Я проследила за рукой Станина и поняла, что в комнате находятся ещё двое мужчин. Один — знакомый мне Антонис, которому было так и не суждено закончить ремонт в квартире. Второй, постарше, в рваном ватнике и валенках, походил на бомжа или на тракториста из такой деревушки, как Суровищи.
— Они видели, как вы со странным прибором в руках облазали всю аллею славы вокруг захоронения Артаховой.
Свидетели переглянулись, похоже, сильно удивлённые показаниями, которые дали.
— Прибор по описанию похож на "ловца душ", — вставил Лисивин.
— Не "ловец душ", а проявитель оболочек, — профессор выпрямился, — экспериментальный образец.
— Так вы ищете…? — Демон запнулся.
— Оболочку Нирры, — закончил Илья. — И заметь, не в рабочее время. Без документов и по собственной инициативе. Значит, и результат не для широкой общественности.
— Хотите силу карги прикарманить? Найти оболочку и… И что?
— Не знаю, — преподаватель уронил руки.
— Значит так, — Дмитрий хлопнул по столу, — ваши теории — ваше дело. Но если услышу, что вы обвинили мёртвого псионника в помощи блуждающим, оболочки не оболочки, а перевод на границу с Восточными пустынями я вам обеспечу, скажем, для сбора материала. Ясно?
— Но, молодой человек…
— Ясно?
— Да, но…
— Свободны.
Профессор, буркнув под нос что-то нелицеприятное, быстро поднялся и пошёл к выходу. В дверях обернулся, явно намереваясь оставить последнее слово за собой, но натолкнулся на взгляд Лисивина и не стал испытывать судьбу.
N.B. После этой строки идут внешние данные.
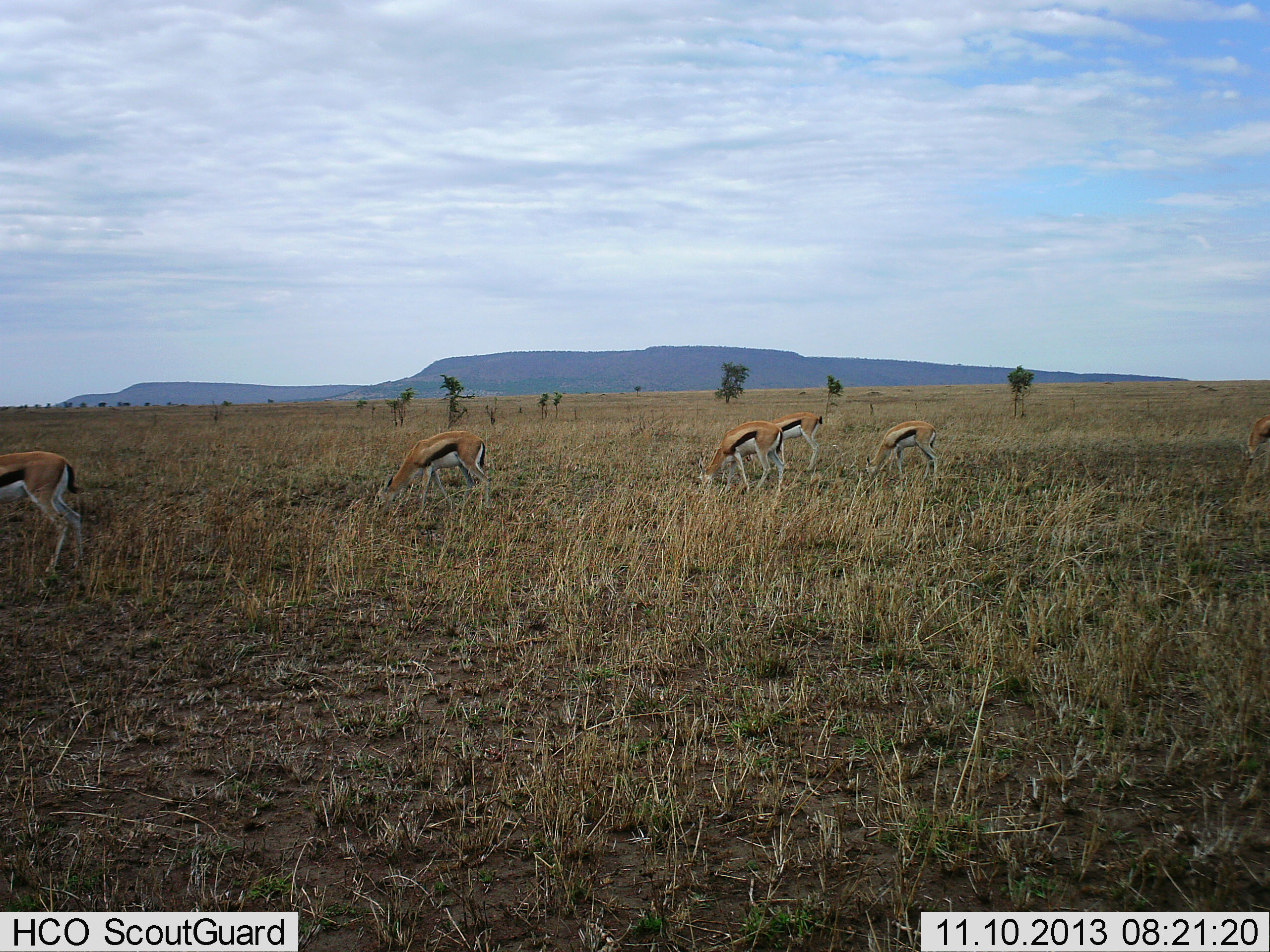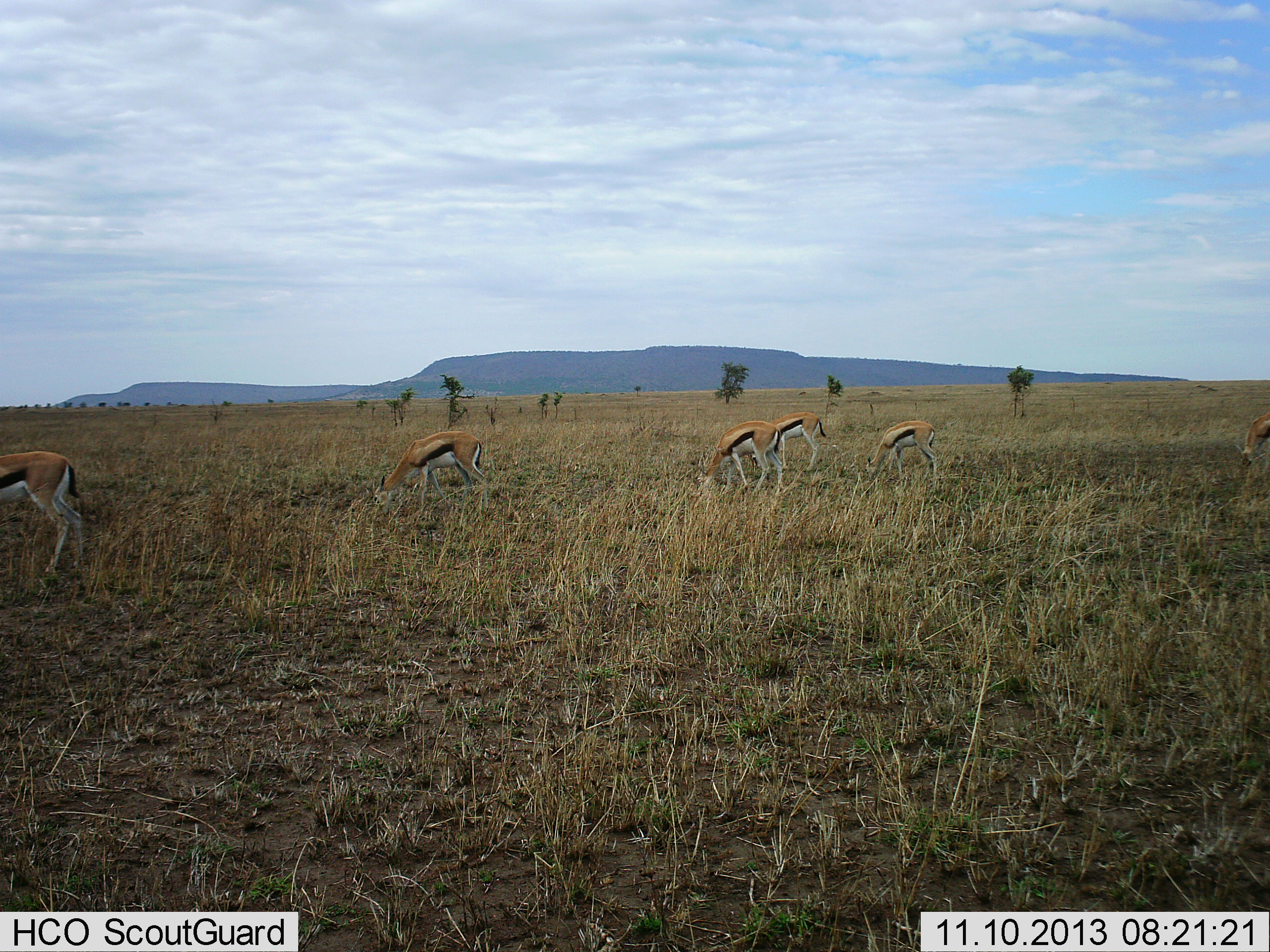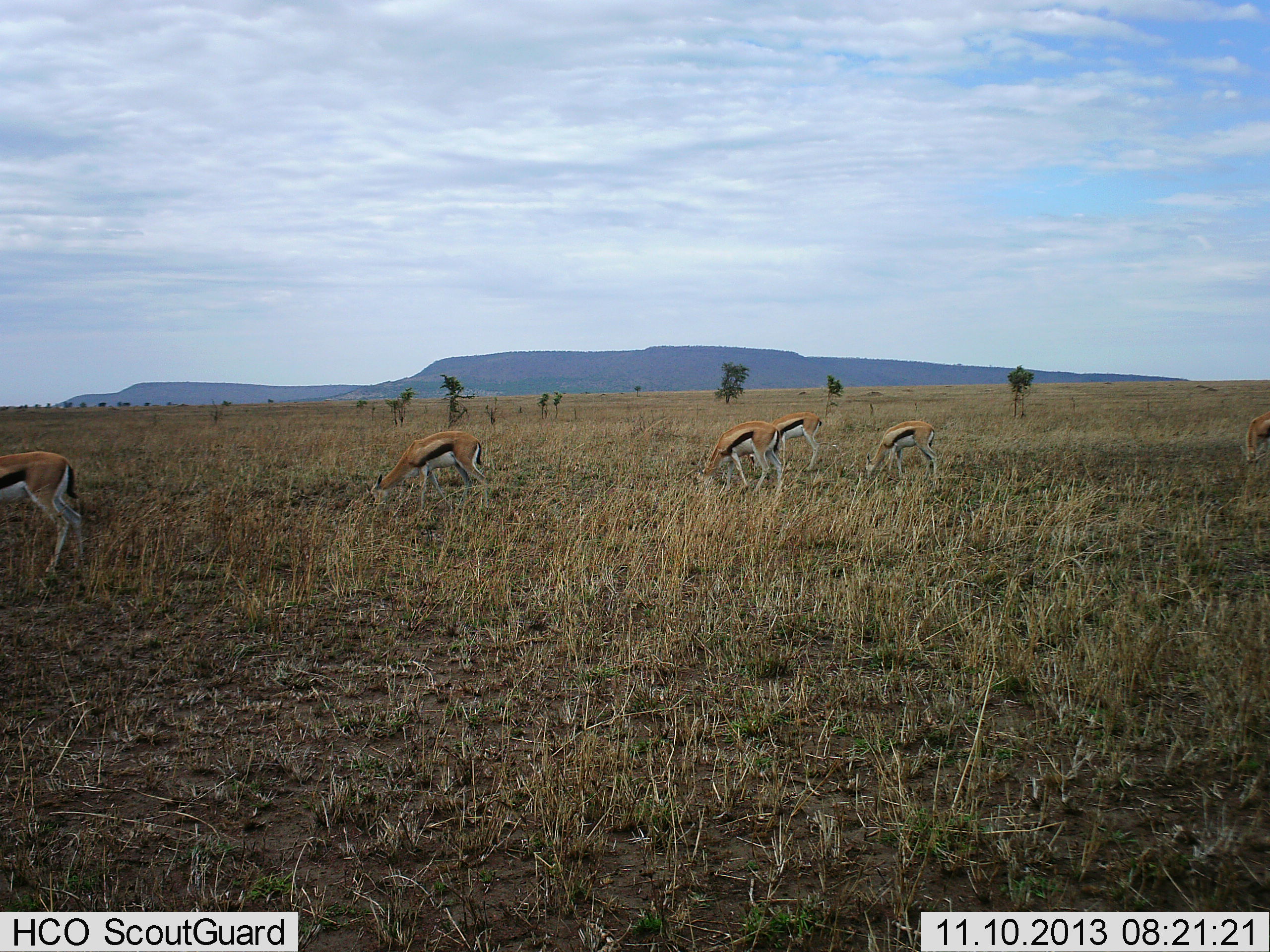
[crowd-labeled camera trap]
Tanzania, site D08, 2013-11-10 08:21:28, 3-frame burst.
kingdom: Animalia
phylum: Chordata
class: Mammalia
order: Artiodactyla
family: Bovidae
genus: Eudorcas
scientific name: Eudorcas thomsonii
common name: thomson's gazelle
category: gazellethomsons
Gazellethomsons (thomson's gazelle) (Eudorcas thomsonii), count 6. Behavior (volunteer vote fractions): standing 50%, resting 0%, moving 0%, interacting 0%. Young present (vote fraction): 0%. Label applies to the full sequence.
— Антонис, — позвал Демон, — веди сюда своего свидетеля.
— Как договаривались? — с тревогой спросил тот. — Я нашёл Степаныча, а вы забыли о том, что мы выставили ту девчонку после атаки? Идёт?
— Торгуешься? — без удивления сказал Демон, — идёт — идёт. Можешь убираться.
Мужчина не заставил себя упрашивать дважды, а быстро последовал за профессором.
— Ни сном ни духом, начальник, — начал Степаныч, — но если надо, всё подпишу, того мухомора прижать? Легко, всё, как надо, скажу, мало ли по Ворошкам чудик ходит…
— Ты нам лучше про безымянную могилку расскажи, — остановил словесный поток Дмитрий.
— Дык, чегось про неё рассказывать-то? Ну, был камешек без имени, дык, исправили, всё чин-чинарем.
— Вот про это и расскажи. Кто исправил, как, когда.
— Дык, мать, знамо дело. Пришла, денег дала, просила имя выбить, — мужик перевёл взгляд со Станина на столичного специалиста.
— Когда пришла?
— Не припоминаю, вроде до Дня урожая7, но если надо по-другому вспомнить, вы, милки, только скажите, я…
— Куда пришла? Почему к тебе? У тебя что, контора с вывеской? — засыпал его вопросами Илья.
— Нее, — тот замотал головой, — я ж мастер по камню, — он взглянул на свои дрогнувшие руки, и добавил, — бывший. Я надписи на надгробиях обновляю, ну, там, где стёрлось, обкрошилось али ещё чего. Все в Ворошках знают: надо что-то переделать, найди Степаныча, конторским вроде не по чину, а мне приработок.
— То есть она тебя сама нашла?
— Да, то есть нет. Работал, а она мимо проходила, остановилась, стала спрашивать что да как. Ну, я и рассказал, чего с хорошим человеком не поговорить.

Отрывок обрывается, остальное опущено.